### [Exercise prompt]
From the listing below, reproduce exactly the lines starting with the one with "Suzuki Swift 1.2 GLX ท็อป ปี : 2023 รูปที่ 7" and going on through the one with "ASML：建立全自主半導體產業鏈幾乎不可能！", both ends kept. No picture is copied.

### [Dataset records]
-------------------------
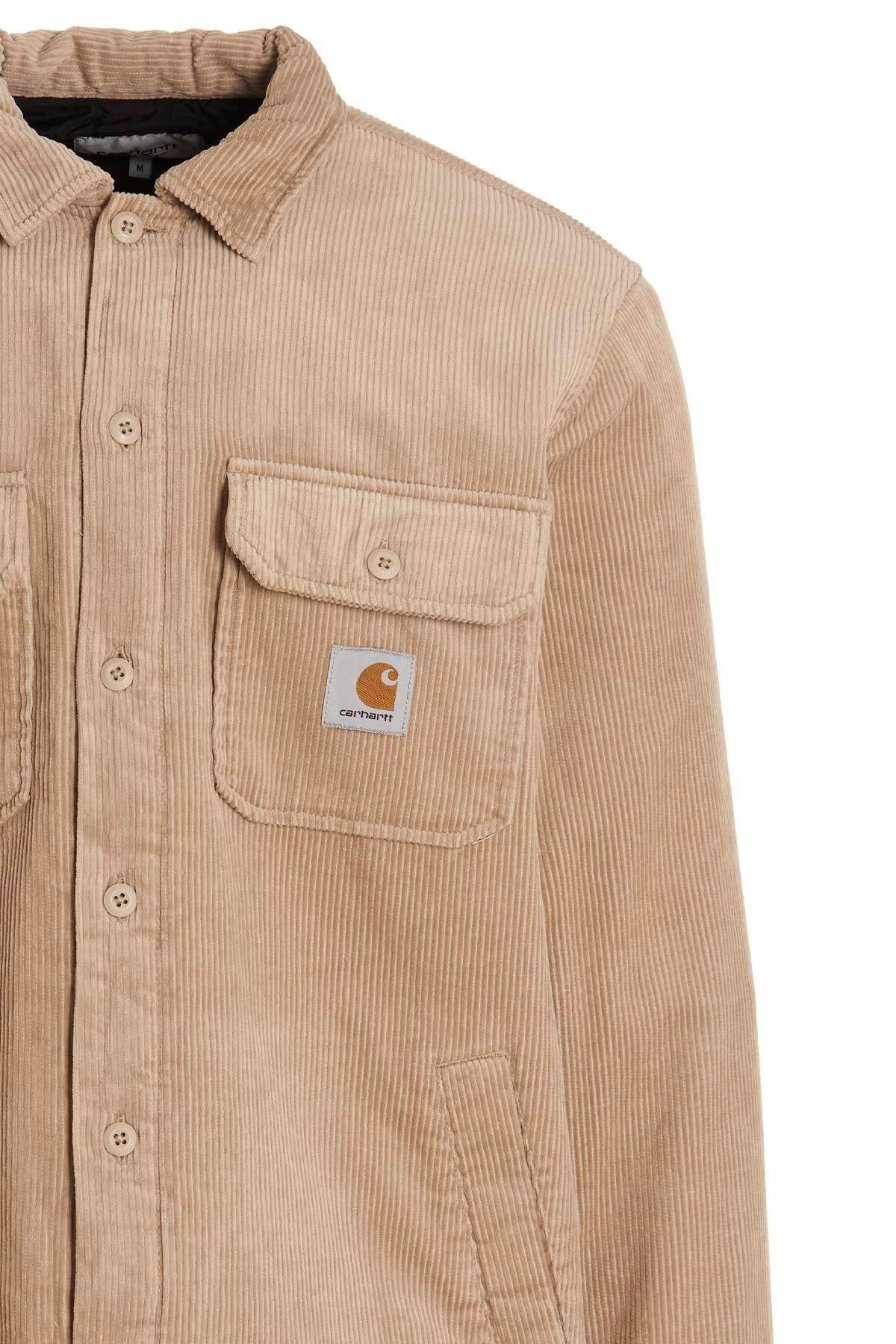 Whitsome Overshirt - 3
-------------------------
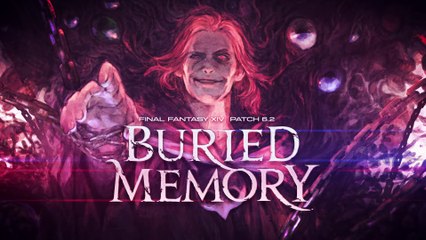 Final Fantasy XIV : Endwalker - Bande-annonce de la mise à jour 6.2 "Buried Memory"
-------------------------
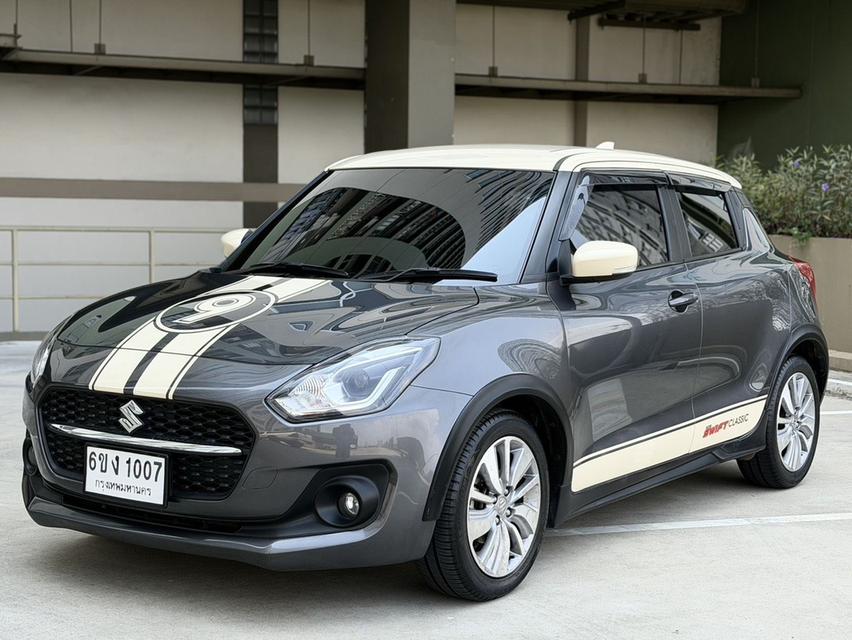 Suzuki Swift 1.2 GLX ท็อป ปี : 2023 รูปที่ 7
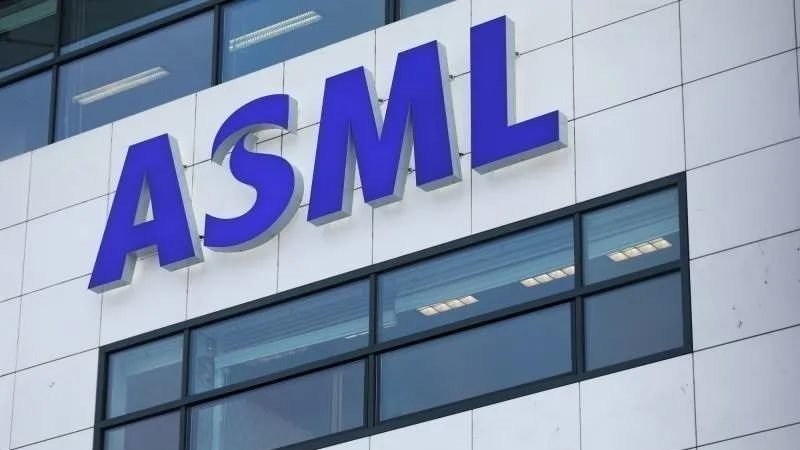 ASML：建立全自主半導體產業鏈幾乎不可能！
-------------------------
### [Expected answer]
 Suzuki Swift 1.2 GLX ท็อป ปี : 2023 รูปที่ 7
 ASML：建立全自主半導體產業鏈幾乎不可能！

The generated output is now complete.